Finding your own limiting factor
FuturePundit has an interesting entry on working memory. It seems possible that, in addition to raw intelligence, or processing power, various other factors go into your mental performance, including working memory and long-term memory. To have complex thoughts you need to hold the various parts of the thought in your memory while having it. And to develop sophisticated skills you need to remember them for an extended period of time.
For anyone, no matter how smart or successful, one or another of these is probably the limiting factor in mental performance. If you knew what your own limiting factor was, you could focus your attention on it. This would be the most effective way to get better performance out of your brain. And, even if there are hard limits to improvement, you could make decisions about the types of tasks you would be best at and try to get work that lets you do those tasks most.

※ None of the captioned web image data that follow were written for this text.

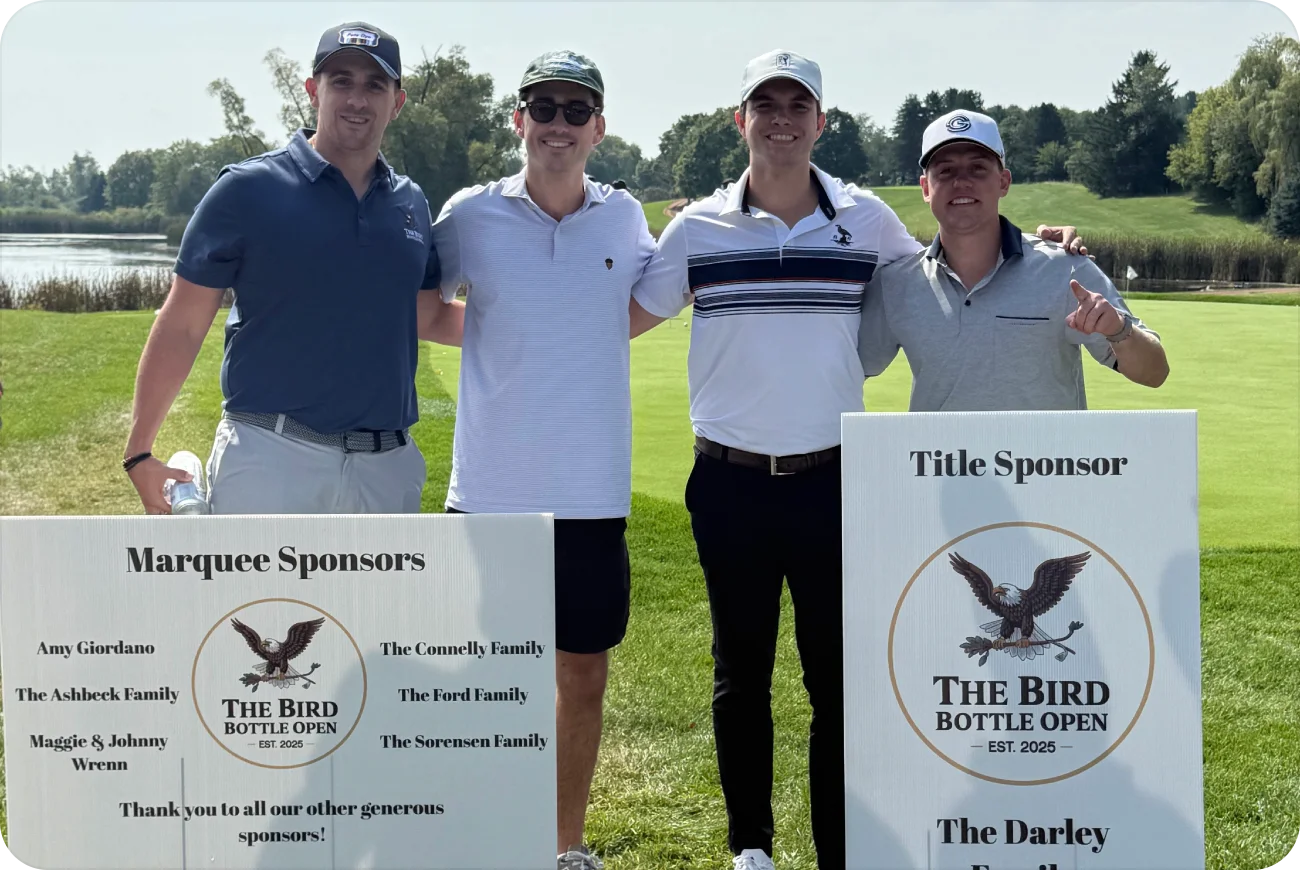 Four men posing next to Marquee Sponsors and Title Sponsor signs
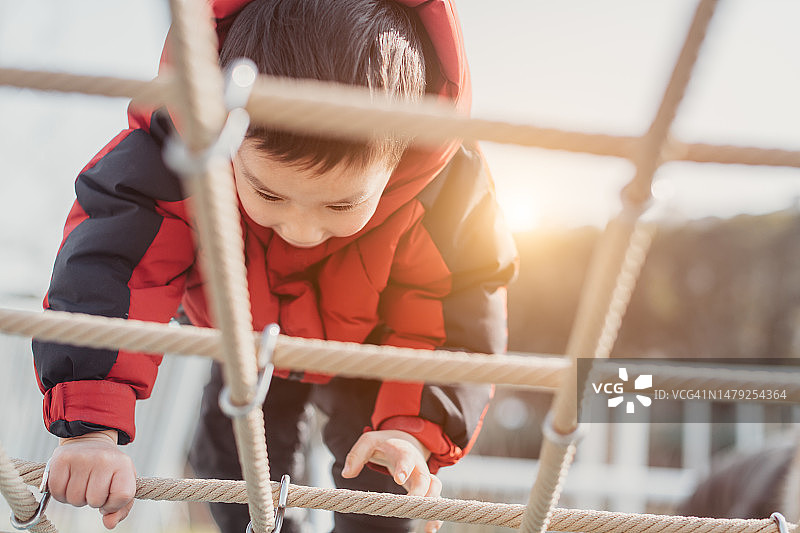 攀爬绳架的亚洲小男孩图片素材
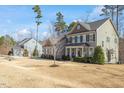 A beautiful home with a well-maintained lawn and landscaping and architectural details at 1328 Mill Glen Cir, Raleigh, NC 27614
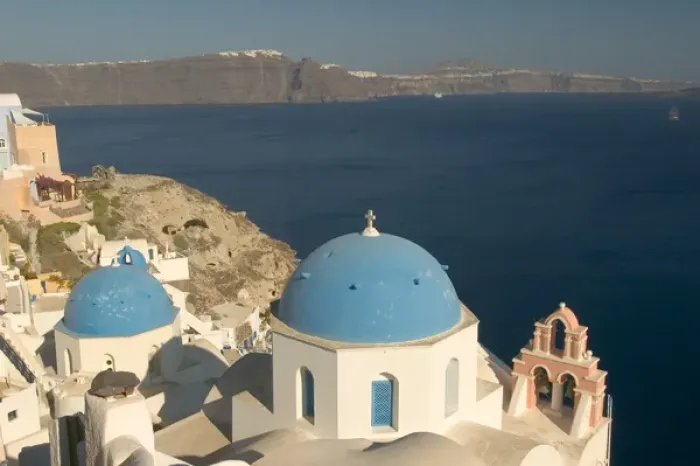 Framed Print : Europe, Greece, Cyclades, Santorini: the clifttop village of Oia overlooks the caldera
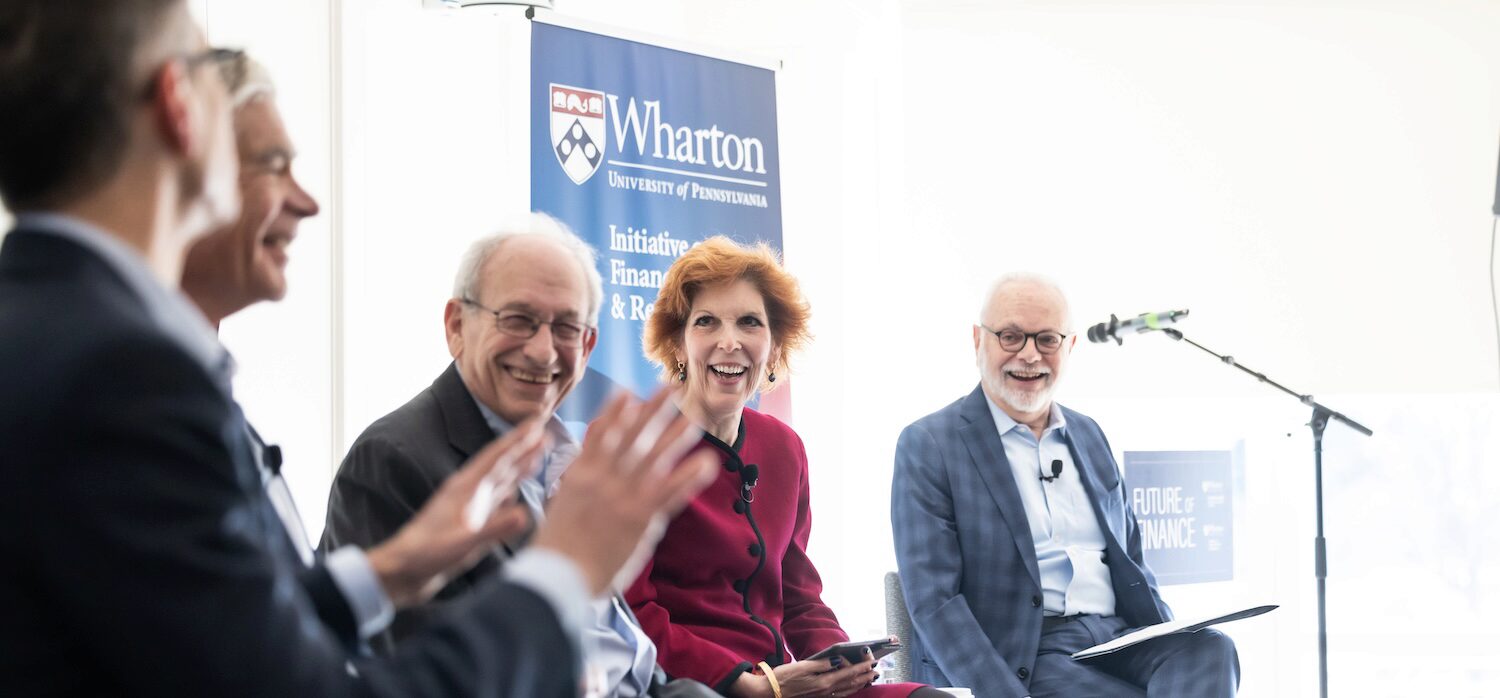A panel of speakers smiles while in conversation in a sunlit room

And, as time goes by and you get older, it would be useful to know where you are declining most. You probably worked out ways of doing things when you were younger that suited the mental skills you had then. You are not likely to let these habits go, even though now, with a different set of inherent abilities, they are suboptimal.
Note, I say "useful" to know. Not cheering or delightful. Cognitive decline seems inevitable. But you can probably work out ways that that decline hits actual performance as little as possible. As in war, victories are nice, but successful fighting retreats are what take the real skill. As much as possible, our goal is to live to fight another day.